---------- READING TEXT
The old churchyard in the tiny village of Breadalbane, 16 September 2022. (source: author)
Commemorative plaques on the gates to the cemetery

 

Commemorative plaques on the gates to the cemetery, Breadalbane, New South Wales. (source: author)

In 1914, Breadalbane was a small though well-established farming community nestled in the upper reaches of the Lachlan Valley. There were several churches, a store, and a hotel refurbished in 1913, and which remained in service until 1998.[3] Although a long way from France, the Great War would soon catch up with Breadalbane. After Gallipoli, the depleted Anzac divisions were sent to Egypt to recuperate prior to deploying to the Western Front. There, the decision was made to double the size of the force. In addition to the First and Second Divisions, Australia would raise the Fourth and Fifth Divisions. Another division, the Third, was raised in Australia and went to England directly. Numbers were no problem. The successful enlistment campaigns of 1915 generated thousands of new recruits, and these men—the ‘Fair Dinkums’—arrived in Egypt at the same time as those returning from Gallipoli. The Official History recorded that the process of creating the new divisions was straight forward.[4] ‘Sixteen new battalions were required, and it happened that the original force employed had included exactly sixteen’.[5] Accordingly, the sixteen veteran battalions were split. Half the men were posted to form the nucleus of the new units, and they were trained in the British pattern.
--------------------
---------- DATA BLOCK
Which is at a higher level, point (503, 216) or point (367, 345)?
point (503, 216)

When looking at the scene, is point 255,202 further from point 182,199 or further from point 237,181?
--------------------
*PROBLEM DETAILS:* From the Breadalbane text, extract the passage that begins at the words "The old churchyard" and stops after "Wales. (source: author)", copying it without alteration.

*SOLVED PROBLEM:*
The old churchyard in the tiny village of Breadalbane, 16 September 2022. (source: author)
Commemorative plaques on the gates to the cemetery

 

Commemorative plaques on the gates to the cemetery, Breadalbane, New South Wales. (source: author)